The hypoglycemic action of sulfonylureas may be potentiated by certain drugs including nonsteroidal anti-inflammatory agents and other drugs that are highly protein bound, salicylates, sulfonamides, chloramphenicol, probenecid, coumarins, monoamine oxidase inhibitors, and beta-adrenergic blocking agents. When such drugs are administered to a patient receiving glipizide, the patient should be observed closely for hypoglycemia. When such drugs are withdrawn from a patient receiving glipizide, the patient should be observed closely for loss of control. In vitro binding studies with human serum proteins indicate that glipizide binds differently than tolbutamide and does not interact with salicylate or dicumarol. However, caution must be exercised in extrapolating these findings to the clinical situation and in the use of glipizide with these drugs.

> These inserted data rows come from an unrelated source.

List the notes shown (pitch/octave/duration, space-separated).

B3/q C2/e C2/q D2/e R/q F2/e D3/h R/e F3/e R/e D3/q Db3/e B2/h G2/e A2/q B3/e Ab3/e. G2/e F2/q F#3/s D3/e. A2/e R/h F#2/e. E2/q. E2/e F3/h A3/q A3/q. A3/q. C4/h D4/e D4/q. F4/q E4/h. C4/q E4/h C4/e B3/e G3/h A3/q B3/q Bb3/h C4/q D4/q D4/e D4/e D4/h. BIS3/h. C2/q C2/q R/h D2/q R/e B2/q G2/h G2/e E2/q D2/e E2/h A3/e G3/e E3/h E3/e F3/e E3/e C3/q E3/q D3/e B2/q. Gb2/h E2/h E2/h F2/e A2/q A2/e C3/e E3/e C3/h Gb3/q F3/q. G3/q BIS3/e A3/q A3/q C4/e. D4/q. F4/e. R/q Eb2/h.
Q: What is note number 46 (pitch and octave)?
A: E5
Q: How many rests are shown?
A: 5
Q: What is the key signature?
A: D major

Certain drugs tend to produce hyperglycemia and may lead to loss of control. These drugs include the thiazides and other diuretics, corticosteroids, phenothiazines, thyroid products, estrogens, oral contraceptives, phenytoin, nicotinic acid, sympathomimetics, calcium channel blocking drugs, and isoniazid. When such drugs are administered to a patient receiving glipizide, the patient should be closely observed for loss of control. When such drugs are withdrawn from a patient receiving glipizide, the patient should be observed closely for hypoglycemia.

A potential interaction between oral miconazole and oral hypoglycemic agents leading to severe hypoglycemia has been reported. Whether this interaction also occurs with the intravenous, topical, or vaginal preparations of miconazole is not known. The effect of concomitant administration of fluconazole and glipizide has been demonstrated in a placebo-controlled crossover study in normal volunteers. All subjects received glipizide alone and following treatment with 100 mg of fluconazole as a single daily oral dose for 7 days. The mean percentage increase in the glipizide AUC after fluconazole administration was 56.9% (range: 35 to 81%).